Replace calculation in cursor with set based logic

  • Hello and thanks if you can help. The calculation in the cursor is correct. Alas my attempt at doing the calculation in a select statement is not.  SQL Server 2019

    DROP TABLE IF EXISTS #Test

    CREATE TABLE #Test (PricingDate DATE NOT NULL,Price DECIMAL (5,2) NOT NULL,Factor DECIMAL (9,7) NULL)
    INSERT INTO #Test VALUES ('2025-04-01',11.94,NULL)
    INSERT INTO #Test VALUES ('2025-04-02',11.39,-4.6063581)
    INSERT INTO #Test VALUES ('2025-04-03',11.88,4.3020044)
    INSERT INTO #Test VALUES ('2025-04-04',11.83,-0.0252615)
    INSERT INTO #Test VALUES ('2025-04-05',12.19,3.0431671)
    INSERT INTO #Test VALUES ('2025-04-06',12.64,3.691608)
    --SELECT * FROM #Test

    DROP TABLE IF EXISTS #Output

    CREATE TABLE #Output (PricingDate DATE NOT NULL,Price DECIMAL (5,2) NOT NULL,Factor DECIMAL (9,7) NULL,Calculation DECIMAL (9,7) NULL,)

    DECLARE
    @PricingDate DATE,
    @Price DECIMAL (5,2),
    @Factor DECIMAL (9,7),
    @Calculation DECIMAL (9,7),
    @PreviousCalculation DECIMAL (9,7),
    @Count SMALLINT = 1

    DECLARE TestCursor CURSOR FOR SELECT PricingDate,Price,Factor FROM #Test ORDER BY PricingDate

    OPEN TestCursor
    FETCH NEXT FROM TestCursor into @PricingDate,@Price,@Factor
    WHILE @@FETCH_STATUS = 0
    BEGIN
    -- SELECT @PricingDate,@Price,@Factor
    IF @Count = 1
    BEGIN
    --SET @Calculation = (1 + (COALESCE(@Factor,0)/100)) * @Price
    SET @Calculation = @Price
    SET @PreviousCalculation = @Calculation
    SET @Count = @Count + 1
    INSERT INTO #Output SELECT @PricingDate,@Price,@Factor,@Calculation
    --SELECT @PricingDate AS PricingDate,@Price AS Price,@Factor AS Factor,@Calculation AS Calculation
    END
    ELSE
    BEGIN
    SET @Calculation = (1 + (COALESCE(@Factor,0)/100)) * @PreviousCalculation
    SET @Count = @Count + 1
    SET @PreviousCalculation = @Calculation
    INSERT INTO #Output SELECT @PricingDate,@Price,@Factor,@Calculation
    --SELECT @PricingDate AS PricingDate,@Price AS Price,@Factor AS Factor,@Calculation AS Calculation
    END
    FETCH NEXT FROM TestCursor into @PricingDate,@Price,@Factor
    END

    CLOSE TestCursor;
    DEALLOCATE TestCursor;

    SELECT
    ROW_NUMBER() OVER (ORDER BY PricingDate) AS RowNumber,
    PricingDate,
    Price,
    LAG(Price) OVER (ORDER BY PricingDate) AS LagPrice,
    Factor,
    LAG(Factor) OVER (ORDER BY PricingDate) AS LagFactor,
    Calculation,
    --NewCalculation
    CASE
    WHEN ROW_NUMBER() OVER (ORDER BY PricingDate) = 1
    THEN Price
    WHEN ROW_NUMBER() OVER (ORDER BY PricingDate) >= 2
    THEN
    (1 + (COALESCE(@Factor,0)/100)) *
    (
    (1 + (COALESCE(LAG(Factor) OVER (ORDER BY PricingDate),0)/100))
    *
    (1 + (COALESCE(@Factor,0)/100)) * (LAG(Price) OVER (ORDER BY PricingDate))
    )
    END AS NewCalculation
    FROM #Output
  • If you're trying to create a running total, use a windowing function.

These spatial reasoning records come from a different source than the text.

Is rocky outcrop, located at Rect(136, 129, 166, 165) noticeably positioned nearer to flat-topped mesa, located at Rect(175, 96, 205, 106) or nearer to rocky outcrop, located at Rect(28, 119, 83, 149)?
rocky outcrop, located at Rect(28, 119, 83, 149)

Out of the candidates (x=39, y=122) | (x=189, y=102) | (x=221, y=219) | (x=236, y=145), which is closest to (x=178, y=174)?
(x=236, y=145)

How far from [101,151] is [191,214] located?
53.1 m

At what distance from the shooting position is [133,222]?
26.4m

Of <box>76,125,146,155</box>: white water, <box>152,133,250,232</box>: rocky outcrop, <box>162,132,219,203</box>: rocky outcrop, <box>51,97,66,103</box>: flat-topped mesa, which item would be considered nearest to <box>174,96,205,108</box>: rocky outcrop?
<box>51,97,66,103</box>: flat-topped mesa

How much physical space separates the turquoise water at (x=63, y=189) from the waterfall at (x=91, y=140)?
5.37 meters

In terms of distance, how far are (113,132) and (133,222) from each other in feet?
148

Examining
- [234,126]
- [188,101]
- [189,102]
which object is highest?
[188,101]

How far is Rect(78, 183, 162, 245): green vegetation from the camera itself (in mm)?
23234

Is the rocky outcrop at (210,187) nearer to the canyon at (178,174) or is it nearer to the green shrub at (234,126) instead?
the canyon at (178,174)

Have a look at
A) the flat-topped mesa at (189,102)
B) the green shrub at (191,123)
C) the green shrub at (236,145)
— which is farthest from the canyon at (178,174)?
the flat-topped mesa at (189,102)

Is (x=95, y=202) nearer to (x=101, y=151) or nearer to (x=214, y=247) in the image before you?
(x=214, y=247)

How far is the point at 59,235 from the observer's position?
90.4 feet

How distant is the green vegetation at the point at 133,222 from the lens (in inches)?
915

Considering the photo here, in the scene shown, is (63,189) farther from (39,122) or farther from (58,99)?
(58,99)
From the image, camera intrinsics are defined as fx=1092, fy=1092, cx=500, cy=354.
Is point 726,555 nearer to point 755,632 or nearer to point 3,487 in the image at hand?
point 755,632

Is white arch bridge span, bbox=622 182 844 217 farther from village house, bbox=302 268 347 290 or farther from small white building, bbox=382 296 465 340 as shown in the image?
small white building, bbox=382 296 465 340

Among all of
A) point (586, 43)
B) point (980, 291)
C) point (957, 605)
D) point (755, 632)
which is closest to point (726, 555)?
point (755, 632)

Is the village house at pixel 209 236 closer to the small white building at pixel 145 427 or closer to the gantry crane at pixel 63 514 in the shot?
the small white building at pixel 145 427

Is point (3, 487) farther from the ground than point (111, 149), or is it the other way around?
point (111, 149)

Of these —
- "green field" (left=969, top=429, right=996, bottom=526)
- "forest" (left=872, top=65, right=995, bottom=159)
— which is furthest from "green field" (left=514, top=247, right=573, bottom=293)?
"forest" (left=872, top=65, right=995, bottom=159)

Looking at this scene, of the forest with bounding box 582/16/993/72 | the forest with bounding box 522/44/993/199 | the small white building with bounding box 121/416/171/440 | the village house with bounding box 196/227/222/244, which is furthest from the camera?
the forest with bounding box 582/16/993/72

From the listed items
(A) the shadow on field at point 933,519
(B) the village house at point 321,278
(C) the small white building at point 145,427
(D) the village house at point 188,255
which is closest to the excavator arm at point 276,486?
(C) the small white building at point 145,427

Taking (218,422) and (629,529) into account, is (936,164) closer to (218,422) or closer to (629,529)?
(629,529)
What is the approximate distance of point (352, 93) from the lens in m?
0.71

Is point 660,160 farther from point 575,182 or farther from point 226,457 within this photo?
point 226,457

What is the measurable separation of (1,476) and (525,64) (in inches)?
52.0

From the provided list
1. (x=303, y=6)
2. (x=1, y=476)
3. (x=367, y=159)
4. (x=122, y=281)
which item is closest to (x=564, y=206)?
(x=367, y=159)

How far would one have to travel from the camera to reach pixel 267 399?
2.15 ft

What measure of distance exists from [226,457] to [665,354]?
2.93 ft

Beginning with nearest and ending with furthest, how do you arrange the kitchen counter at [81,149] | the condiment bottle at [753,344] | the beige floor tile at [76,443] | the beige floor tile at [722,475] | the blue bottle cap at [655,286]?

    SUM(1 + COALESCE(Fact0r,0)/100) OVER (ORDER BY PricingDate ROWS BETWEEN UNBOUNDED PRECEDING AND CURRENT ROW)

    ?

    Just make sure your "window" defining how which rows you want to accumulate are right.

  • Thanks I'll take a look at that windowing method. I don't think this is a running total but rather a calculation which needs the calculation from the prior row.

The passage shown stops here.